Directions
Update the records below by changing every "centimetres" to "centimeters" and leaving everything else the same.
--- Provided entries ---
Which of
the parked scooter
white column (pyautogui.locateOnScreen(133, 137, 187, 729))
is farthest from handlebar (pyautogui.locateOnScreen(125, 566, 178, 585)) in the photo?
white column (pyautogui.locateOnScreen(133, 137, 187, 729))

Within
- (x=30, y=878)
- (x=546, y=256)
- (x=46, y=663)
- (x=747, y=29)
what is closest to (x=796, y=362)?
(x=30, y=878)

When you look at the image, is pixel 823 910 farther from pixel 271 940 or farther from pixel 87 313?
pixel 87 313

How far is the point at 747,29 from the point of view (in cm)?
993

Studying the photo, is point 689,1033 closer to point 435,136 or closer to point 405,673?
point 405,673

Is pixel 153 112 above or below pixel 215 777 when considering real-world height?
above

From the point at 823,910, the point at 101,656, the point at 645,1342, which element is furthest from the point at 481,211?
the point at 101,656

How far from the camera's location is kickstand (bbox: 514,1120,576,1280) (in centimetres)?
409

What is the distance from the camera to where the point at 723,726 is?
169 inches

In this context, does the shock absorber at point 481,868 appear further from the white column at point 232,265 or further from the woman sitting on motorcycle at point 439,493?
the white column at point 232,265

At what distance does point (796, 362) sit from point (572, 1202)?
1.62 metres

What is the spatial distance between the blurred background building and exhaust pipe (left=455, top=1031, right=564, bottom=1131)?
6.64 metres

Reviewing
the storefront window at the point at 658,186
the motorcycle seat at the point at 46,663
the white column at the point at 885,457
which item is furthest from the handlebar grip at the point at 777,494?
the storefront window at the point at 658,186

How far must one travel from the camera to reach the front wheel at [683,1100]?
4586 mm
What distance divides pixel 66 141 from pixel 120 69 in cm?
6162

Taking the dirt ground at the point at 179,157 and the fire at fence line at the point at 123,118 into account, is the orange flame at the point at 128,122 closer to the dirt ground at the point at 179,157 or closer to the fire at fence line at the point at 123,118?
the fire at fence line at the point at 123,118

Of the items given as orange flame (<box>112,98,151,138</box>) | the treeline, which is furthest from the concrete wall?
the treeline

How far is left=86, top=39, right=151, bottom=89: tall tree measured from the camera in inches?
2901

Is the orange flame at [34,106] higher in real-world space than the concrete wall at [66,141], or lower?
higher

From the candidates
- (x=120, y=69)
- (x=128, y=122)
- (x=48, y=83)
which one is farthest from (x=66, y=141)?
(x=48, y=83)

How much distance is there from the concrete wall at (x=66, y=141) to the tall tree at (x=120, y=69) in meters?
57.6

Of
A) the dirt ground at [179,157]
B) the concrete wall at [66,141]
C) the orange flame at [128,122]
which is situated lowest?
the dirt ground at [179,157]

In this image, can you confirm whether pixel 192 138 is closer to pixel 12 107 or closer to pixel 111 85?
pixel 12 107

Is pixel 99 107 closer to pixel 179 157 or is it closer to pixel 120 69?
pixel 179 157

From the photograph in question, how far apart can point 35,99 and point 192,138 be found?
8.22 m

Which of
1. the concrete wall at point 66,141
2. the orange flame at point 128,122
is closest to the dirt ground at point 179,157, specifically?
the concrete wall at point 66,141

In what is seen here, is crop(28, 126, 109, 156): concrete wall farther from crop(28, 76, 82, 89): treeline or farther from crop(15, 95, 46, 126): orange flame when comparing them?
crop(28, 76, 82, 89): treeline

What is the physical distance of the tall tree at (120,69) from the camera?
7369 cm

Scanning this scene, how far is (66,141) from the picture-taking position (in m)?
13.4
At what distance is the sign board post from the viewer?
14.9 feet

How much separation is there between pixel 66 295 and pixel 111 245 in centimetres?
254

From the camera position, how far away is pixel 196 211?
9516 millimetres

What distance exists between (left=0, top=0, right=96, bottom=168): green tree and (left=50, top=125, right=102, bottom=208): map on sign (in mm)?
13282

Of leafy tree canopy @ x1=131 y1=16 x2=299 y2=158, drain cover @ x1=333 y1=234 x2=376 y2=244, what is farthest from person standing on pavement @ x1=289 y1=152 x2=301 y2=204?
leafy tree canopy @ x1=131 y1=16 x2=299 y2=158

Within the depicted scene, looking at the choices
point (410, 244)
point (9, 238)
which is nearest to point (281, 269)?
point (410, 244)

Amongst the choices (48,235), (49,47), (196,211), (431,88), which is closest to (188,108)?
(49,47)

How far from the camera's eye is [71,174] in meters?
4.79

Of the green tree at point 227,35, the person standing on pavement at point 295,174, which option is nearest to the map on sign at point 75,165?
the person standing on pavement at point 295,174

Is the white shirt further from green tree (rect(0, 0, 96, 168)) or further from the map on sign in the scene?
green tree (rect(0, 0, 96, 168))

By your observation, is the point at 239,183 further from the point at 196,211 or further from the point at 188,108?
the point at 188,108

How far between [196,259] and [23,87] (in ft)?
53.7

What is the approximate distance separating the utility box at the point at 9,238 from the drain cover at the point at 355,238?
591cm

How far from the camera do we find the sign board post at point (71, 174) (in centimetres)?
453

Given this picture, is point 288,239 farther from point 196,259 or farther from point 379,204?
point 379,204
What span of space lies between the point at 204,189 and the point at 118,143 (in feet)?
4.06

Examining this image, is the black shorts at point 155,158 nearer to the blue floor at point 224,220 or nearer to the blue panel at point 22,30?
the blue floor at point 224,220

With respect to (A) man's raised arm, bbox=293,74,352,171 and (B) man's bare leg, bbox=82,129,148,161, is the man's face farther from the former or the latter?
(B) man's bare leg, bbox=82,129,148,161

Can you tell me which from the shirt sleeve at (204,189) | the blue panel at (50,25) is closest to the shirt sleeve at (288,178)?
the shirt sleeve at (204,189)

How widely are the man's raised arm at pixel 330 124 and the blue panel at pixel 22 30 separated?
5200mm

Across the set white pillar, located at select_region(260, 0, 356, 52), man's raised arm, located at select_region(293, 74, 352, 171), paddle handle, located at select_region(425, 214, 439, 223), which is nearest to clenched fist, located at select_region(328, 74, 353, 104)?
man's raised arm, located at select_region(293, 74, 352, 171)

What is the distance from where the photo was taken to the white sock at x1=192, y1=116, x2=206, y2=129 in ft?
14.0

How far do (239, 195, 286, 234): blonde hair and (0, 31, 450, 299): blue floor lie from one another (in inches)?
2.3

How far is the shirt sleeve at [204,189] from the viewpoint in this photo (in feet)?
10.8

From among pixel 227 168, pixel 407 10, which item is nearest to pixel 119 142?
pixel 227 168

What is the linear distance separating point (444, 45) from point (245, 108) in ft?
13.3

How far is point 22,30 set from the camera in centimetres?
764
---
Answer to the exercise
Which of
the parked scooter
white column (pyautogui.locateOnScreen(133, 137, 187, 729))
is farthest from handlebar (pyautogui.locateOnScreen(125, 566, 178, 585)) in the photo?
white column (pyautogui.locateOnScreen(133, 137, 187, 729))

Within
- (x=30, y=878)
- (x=546, y=256)
- (x=46, y=663)
- (x=747, y=29)
what is closest to (x=796, y=362)?
(x=30, y=878)

When you look at the image, is pixel 823 910 farther from pixel 271 940 or farther from pixel 87 313?
pixel 87 313

How far is the point at 747,29 from the point of view (in cm)?
993

Studying the photo, is point 689,1033 closer to point 435,136 or closer to point 405,673?
point 405,673

Is pixel 153 112 above or below pixel 215 777 when considering real-world height?
above

From the point at 823,910, the point at 101,656, the point at 645,1342, which element is furthest from the point at 481,211?
the point at 101,656

How far from the camera's location is kickstand (bbox: 514,1120,576,1280) (in centimeters)?
409

What is the distance from the camera to where the point at 723,726 is?
169 inches

In this context, does the shock absorber at point 481,868 appear further from the white column at point 232,265 or further from the woman sitting on motorcycle at point 439,493?
the white column at point 232,265

At what distance does point (796, 362) sit from point (572, 1202)?
1.62 metres

What is the spatial distance between the blurred background building and exhaust pipe (left=455, top=1031, right=564, bottom=1131)?
6.64 metres

Reviewing
the storefront window at the point at 658,186
the motorcycle seat at the point at 46,663
the white column at the point at 885,457
which item is furthest from the handlebar grip at the point at 777,494?
the storefront window at the point at 658,186

How far must one travel from the camera to reach the front wheel at [683,1100]?
4586 mm
What distance divides pixel 66 141 from pixel 120 69 in cm?
6162

Taking the dirt ground at the point at 179,157 and the fire at fence line at the point at 123,118 into account, is the orange flame at the point at 128,122 closer to the dirt ground at the point at 179,157 or closer to the fire at fence line at the point at 123,118?
the fire at fence line at the point at 123,118

Of the items given as orange flame (<box>112,98,151,138</box>) | the treeline, which is furthest from the concrete wall?
the treeline

How far is left=86, top=39, right=151, bottom=89: tall tree measured from the camera in inches?
2901

Is the orange flame at [34,106] higher in real-world space than the concrete wall at [66,141], or lower?
higher

From the candidates
- (x=120, y=69)
- (x=128, y=122)
- (x=48, y=83)
which one is farthest from (x=66, y=141)?
(x=48, y=83)

How much distance is there from the concrete wall at (x=66, y=141) to the tall tree at (x=120, y=69) in meters?
57.6

Of
A) the dirt ground at [179,157]
B) the concrete wall at [66,141]
C) the orange flame at [128,122]
which is situated lowest?
the dirt ground at [179,157]

In this image, can you confirm whether pixel 192 138 is closer to pixel 12 107 or closer to pixel 111 85?
pixel 12 107

Is pixel 99 107 closer to pixel 179 157 or is it closer to pixel 120 69?
pixel 179 157

From the photograph in question, how far apart can point 35,99 and point 192,138 be found?
8.22 m

Which of
1. the concrete wall at point 66,141
2. the orange flame at point 128,122
is closest to the dirt ground at point 179,157, specifically?
the concrete wall at point 66,141

In what is seen here, is crop(28, 126, 109, 156): concrete wall farther from crop(28, 76, 82, 89): treeline or farther from crop(15, 95, 46, 126): orange flame when comparing them?
crop(28, 76, 82, 89): treeline

What is the physical distance of the tall tree at (120,69) from the camera?
7369 cm

Scanning this scene, how far is (66,141) from the picture-taking position (in m)?
13.4
At what distance is the sign board post from the viewer?
14.9 feet

How much separation is there between pixel 66 295 and pixel 111 245 in centimeters?
254

From the camera position, how far away is pixel 196 211?
9516 millimetres

What distance exists between (left=0, top=0, right=96, bottom=168): green tree and (left=50, top=125, right=102, bottom=208): map on sign (in mm)?
13282

Of leafy tree canopy @ x1=131 y1=16 x2=299 y2=158, drain cover @ x1=333 y1=234 x2=376 y2=244, what is farthest from person standing on pavement @ x1=289 y1=152 x2=301 y2=204?
leafy tree canopy @ x1=131 y1=16 x2=299 y2=158

Within the depicted scene, looking at the choices
point (410, 244)
point (9, 238)
which is nearest to point (281, 269)?
point (410, 244)

Amongst the choices (48,235), (49,47), (196,211), (431,88), which is closest to (188,108)?
(49,47)

How far from the camera's eye is [71,174] in meters?
4.79

Of the green tree at point 227,35, the person standing on pavement at point 295,174, which option is nearest to the map on sign at point 75,165?
the person standing on pavement at point 295,174

Is the white shirt further from green tree (rect(0, 0, 96, 168)) or further from the map on sign in the scene?
green tree (rect(0, 0, 96, 168))

By your observation, is the point at 239,183 further from the point at 196,211 or further from the point at 188,108?
the point at 188,108

How far between [196,259] and [23,87] (in ft)?
53.7

What is the approximate distance separating the utility box at the point at 9,238 from the drain cover at the point at 355,238?
591cm

How far from the camera do we find the sign board post at point (71, 174) (in centimeters)?
453

Given this picture, is point 288,239 farther from point 196,259 or farther from point 379,204?
point 379,204
What span of space lies between the point at 204,189 and the point at 118,143 (in feet)?
4.06

Examining this image, is the black shorts at point 155,158 nearer to the blue floor at point 224,220 or nearer to the blue panel at point 22,30?
the blue floor at point 224,220

With respect to (A) man's raised arm, bbox=293,74,352,171 and (B) man's bare leg, bbox=82,129,148,161, is the man's face farther from the former or the latter?
(B) man's bare leg, bbox=82,129,148,161

Can you tell me which from the shirt sleeve at (204,189) | the blue panel at (50,25) is closest to the shirt sleeve at (288,178)?
the shirt sleeve at (204,189)

How widely are the man's raised arm at pixel 330 124 and the blue panel at pixel 22 30 separated?
5200mm

Across the set white pillar, located at select_region(260, 0, 356, 52), man's raised arm, located at select_region(293, 74, 352, 171), paddle handle, located at select_region(425, 214, 439, 223), which is nearest to clenched fist, located at select_region(328, 74, 353, 104)?
man's raised arm, located at select_region(293, 74, 352, 171)

What is the distance from where the photo was taken to the white sock at x1=192, y1=116, x2=206, y2=129 in ft?
14.0

How far do (239, 195, 286, 234): blonde hair and (0, 31, 450, 299): blue floor lie from one another (in inches)?
2.3

How far is the shirt sleeve at [204,189] from the viewpoint in this photo (in feet)?
10.8

From among pixel 227 168, pixel 407 10, which item is nearest to pixel 119 142?
pixel 227 168

What is the linear distance separating point (444, 45) from point (245, 108) in ft?
13.3

How far is point 22,30 set from the camera in centimeters?
764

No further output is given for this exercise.